Die Verbreitung der Smartphones fügt weitere Ebenen der Kommunikation hinzu: die sozialen Netze. Wir tauchen mehr und mehr in diese virtuellen Welten ein und identifizieren uns zunehmend mit unserem Smartphone. Im Mittel schauen Smartphone-Besitzer rund achtzigmal am Tag auf ihr Mobiltelefon. Wir sind eins mit ihm - eine Telefonnummer. Aus dem Bedürfnis heraus, sich mitteilen zu müssen, geben sehr viele von uns alles, aber auch alles von sich preis, geben bereitwillig die Privatsphäre auf und machen sich damit nackt.

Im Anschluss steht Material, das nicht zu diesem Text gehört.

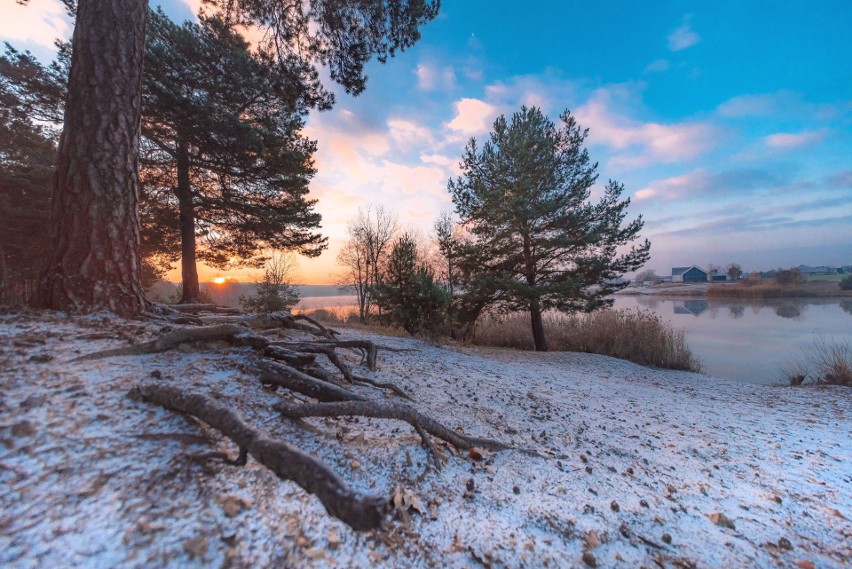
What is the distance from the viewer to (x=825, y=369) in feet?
27.3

Dieses ist das Thema der Multimedia-Installation “Androids Connected”. Dabei geht es nicht darum, den Blick rückwärts zu richten - früher war alles besser! - nein, es geht nur um die Bewusstmachung, die es ermöglicht, kritisch die eigene Position zu überdenken. Künstlerisch beschränke ich mich bewusst auf die verbale Kommunikation. Das Abbilden der verschiedenen Ebenen der heutigen Kommunikation in dieser Arbeit würde das Abrutschen in eine gewisse Beliebigkeit zur Folge haben. Weniger ist mehr. Gerade das Fokussieren auf die natürliche Form der Kommunikation ermöglicht ein intensiveres, eindringlicheres Transportieren der Nachricht.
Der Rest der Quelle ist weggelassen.